The core issue is a cached bound method. When you assign self.member.show_dummy into a dict, you aren’t storing a reference to the Box or to self.member. You store a bound method object, which holds its own reference to the specific instance that existed at assignment time. Replacing self.member with a new AttrNode doesn’t change the already stored bound method; it still points to the old instance.

The fix

Instead of caching the bound method, defer method resolution to call time. One practical way is to wrap the call in a lambda. The wrapper looks up the current self.member each time, ensuring the call always targets the latest instance.

class AttrNode:
    def __init__(self):
        self.value = 0

    def show_dummy(self):
        print('id : ' + hex(id(self)))
        print(self.value)

    def set_dummy(self, new_val):
        self.value = new_val


class Box:
    def __init__(self):
        self.member = AttrNode()
        self.handlers = {'dyn': lambda: self.member.show_dummy()}

    def reset_member(self):
        self.member = AttrNode()


def run():
    box = Box()
    box.handlers['dyn']()       # calls current member.show_dummy()
    box.member.set_dummy(5)
    box.handlers['dyn']()       # still current
    box.reset_member()
    box.handlers['dyn']()       # now the new instance


if __name__ == '__main__':
    run()

The lambda forwards whatever the wrapped method returns. If the target method returns data (for example, a list), the wrapper returns the same data. Make sure you call the method inside the lambda with parentheses; omitting them would store the function object again instead of invoking it.

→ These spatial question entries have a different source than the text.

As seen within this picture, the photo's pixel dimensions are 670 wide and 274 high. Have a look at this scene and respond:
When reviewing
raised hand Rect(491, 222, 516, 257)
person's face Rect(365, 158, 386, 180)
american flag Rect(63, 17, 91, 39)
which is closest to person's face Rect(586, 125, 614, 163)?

There is another straightforward approach: rebind the stored callable whenever you replace the instance. After you create a new AttrNode in reset_member, assign the fresh bound method back into the dict.

class Box:
    def __init__(self):
        self.member = AttrNode()
        self.handlers = {'dyn': self.member.show_dummy}

    def reset_member(self):
        self.member = AttrNode()
        self.handlers['dyn'] = self.member.show_dummy

Why this detail matters

Method objects in Python close over the instance they’re bound to. If you stash them away for later, you’ve effectively frozen that relationship. In systems that swap components at runtime, this can silently route calls to stale objects, leading to unexpected state, confusing logs, or data mismatches after a reset. Understanding how bound methods capture their owner helps you avoid subtle bugs in dynamic dispatch, plugin registries, callback tables, and event maps.

Practical takeaways

When you need dynamic calls to always hit the current attribute, avoid caching bound methods. Use a small wrapper like lambda to resolve the attribute at call time. If you prefer caching, remember to rebind the handler after every reset so it points to the new instance. In both cases you preserve behavior while ensuring the target stays fresh.

Keep this pattern in mind any time you store callables from instance attributes. It’s a small change that prevents elusive bugs when objects are rotated or reinitialized.